We used CWD surveillance and ancillary data from the midwestern and eastern US33. Here we refer to this data as the Pooled Dataset. The Pooled Dataset contains multivariate records in white-tailed deer from the US states of Arkansas, Florida, Georgia, Indiana, Iowa, Kentucky, Maryland, Michigan, Minnesota, Mississippi, New York, North Carolina, Ohio, Tennessee, Virginia, and Wisconsin, and spans the season-years 2000–01 to 2021–2233. Definitions for each variable appear in the data documentation33. Minnesota collected harvest data at the Deer Permit Area (DPA) spatial scale, so proportional allocation was used to convert their recorded harvest data into county-scale approximations33.

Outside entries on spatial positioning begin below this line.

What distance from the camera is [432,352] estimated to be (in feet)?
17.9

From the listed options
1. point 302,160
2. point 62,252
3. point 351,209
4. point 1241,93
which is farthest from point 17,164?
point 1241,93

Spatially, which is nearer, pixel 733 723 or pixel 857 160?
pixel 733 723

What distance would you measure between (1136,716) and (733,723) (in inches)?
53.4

We checked all variable pairs for multicollinearity and high correlation, then removed one of the offending variables with correlation exceeding 0.755. When applicable, we weighed which variable to remove based on the total number of missing values or if one variable had a higher difficulty of collection in on-the-ground efforts. We removed linearly inseparable data56 by retaining only records for the 2019–20 season-year. We chose the 2019–20 season-year, because it was the period for which we had complete data for the largest number of unique counties. We called this subset of the Pooled Dataset the Orthogonal Dataset.

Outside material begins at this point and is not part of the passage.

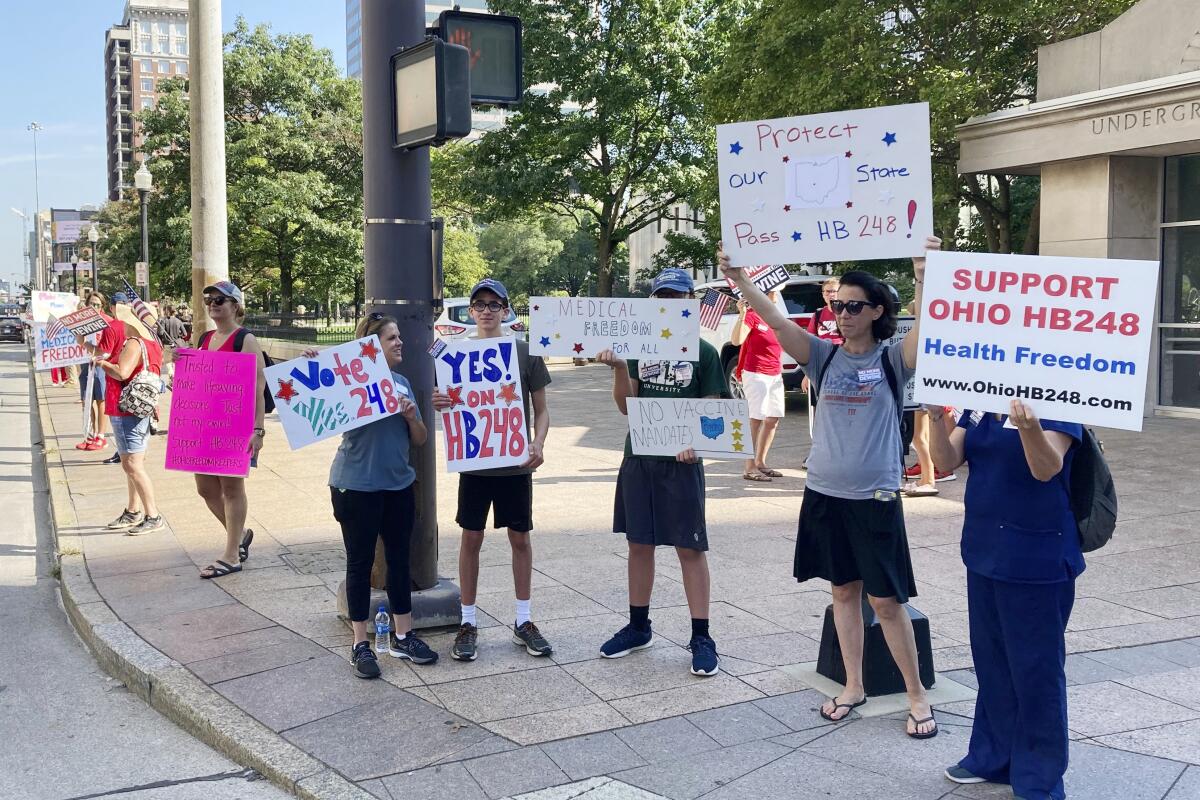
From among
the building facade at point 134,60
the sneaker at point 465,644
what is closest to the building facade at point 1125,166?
the sneaker at point 465,644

We deemed our response variable in the Orthogonal Dataset to be whether or not the source agency reported at least one wild deer to be CWD-positive in the county during the 2019–20 season-year (i.e., the Management_area_positive variable). Imbalances in the binary outcomes (1 means the county is CWD-positive and 0 means the county is CWD-non detect) are known to skew predictions and introduce inaccuracies due to insufficient information about the minority class57. We therefore checked for an imbalance in the number of CWD-positive and CWD-non detect counties in Management_area_positive, and if present, applied resampling techniques for the majority class (CWD-non detect) to balance the number of CWD-positive and CWD-non detect counties. We created the Balanced Orthogonal Dataset by taking all full records of CWD-positive counties and adding them to the same number of randomly selected CWD-non detect counties. We instructed the computer to randomly partition the Balanced Orthogonal Dataset into two subsets: a Training Dataset comprising 80% of the records [regardless of CWD-status] and a Testing Dataset with the remaining 20% of the records.

We built four ML models to predict the binary outcome of CWD in a county58. We selected candidate ML algorithm(s) that aligned with the dataset's characteristics. We used the Training Dataset to create a prediction classifier, then the Testing Dataset to assess the model’s performance in predicting the presence of CWD. We used k-fold cross-validation accuracy to select the hyperparameters of each model56.

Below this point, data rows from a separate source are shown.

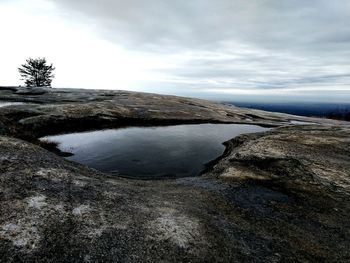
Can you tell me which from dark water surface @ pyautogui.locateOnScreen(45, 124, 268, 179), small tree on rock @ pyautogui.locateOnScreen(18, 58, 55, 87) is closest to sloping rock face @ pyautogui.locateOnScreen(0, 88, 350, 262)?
dark water surface @ pyautogui.locateOnScreen(45, 124, 268, 179)

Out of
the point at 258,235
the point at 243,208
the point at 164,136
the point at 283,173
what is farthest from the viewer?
the point at 164,136

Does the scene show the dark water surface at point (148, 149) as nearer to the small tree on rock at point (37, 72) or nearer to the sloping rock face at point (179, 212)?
the sloping rock face at point (179, 212)

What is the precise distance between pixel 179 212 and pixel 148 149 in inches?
671

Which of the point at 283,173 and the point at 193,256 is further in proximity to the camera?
the point at 283,173

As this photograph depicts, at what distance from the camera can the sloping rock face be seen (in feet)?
33.9

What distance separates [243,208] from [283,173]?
248 inches

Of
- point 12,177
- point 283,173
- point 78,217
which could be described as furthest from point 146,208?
point 283,173

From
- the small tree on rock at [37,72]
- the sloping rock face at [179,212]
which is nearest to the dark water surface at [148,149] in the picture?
the sloping rock face at [179,212]

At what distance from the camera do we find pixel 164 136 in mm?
35188

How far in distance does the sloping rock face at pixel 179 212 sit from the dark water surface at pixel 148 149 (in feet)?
16.4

We used the sci-kit-learn (version 1.4.2)57 to assess the performance of each classifier by considering accuracy, F1-score, precision, recall, and ROC simultaneously. We chose the model that demonstrated the best balance between training and testing data, then used the predictor gain method59 to evaluate the importance of variables contained in the model. We generated its confusion matrix relative to the subsequent season-year (2020–21) of surveillance data. We programmed the top model into the CWD Prediction Web App to predict CWD-status in each county.